Set problem: Render every line from the one containing "How far does" down to the one containing "5.10 metres", both included, as a numbered list, omitting any blank lines.

Records for the exercise:
>>
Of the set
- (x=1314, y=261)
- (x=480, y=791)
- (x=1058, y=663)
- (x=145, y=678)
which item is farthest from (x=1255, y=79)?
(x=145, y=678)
<<
>>
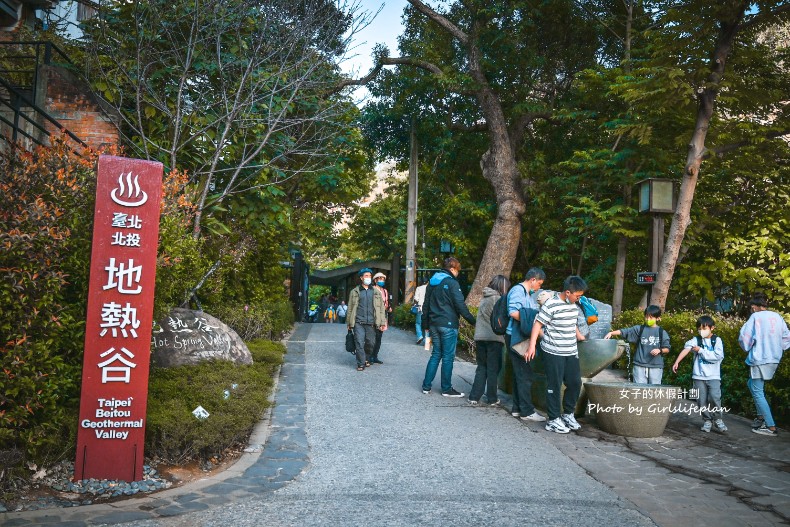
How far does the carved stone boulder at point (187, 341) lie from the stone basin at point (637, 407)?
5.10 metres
<<
>>
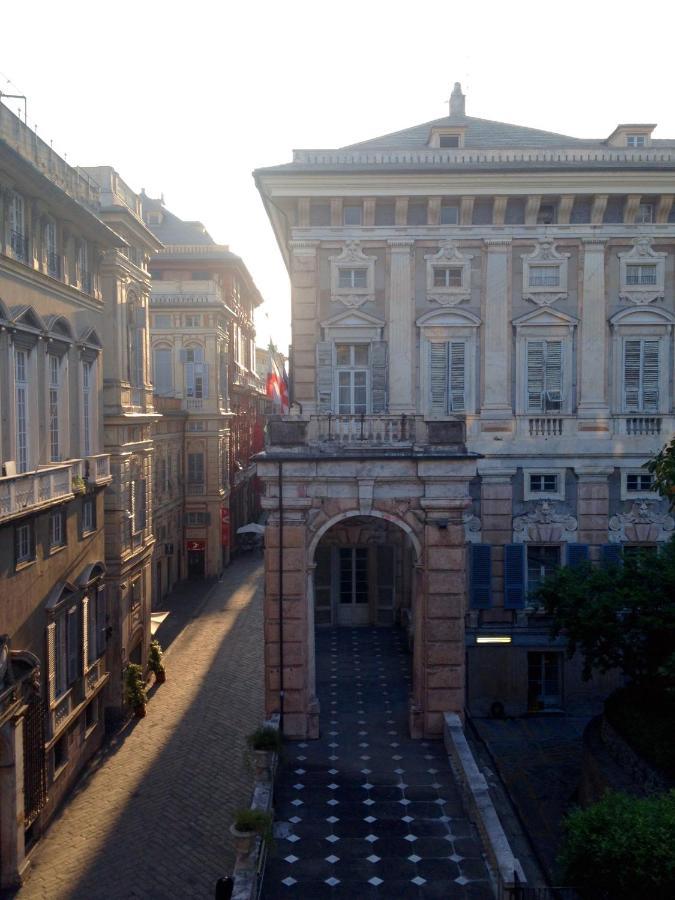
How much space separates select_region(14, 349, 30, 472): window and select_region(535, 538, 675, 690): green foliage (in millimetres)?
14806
<<
Expected answer:
1. How far does the carved stone boulder at point (187, 341) lie from the stone basin at point (637, 407)?
2. 5.10 metres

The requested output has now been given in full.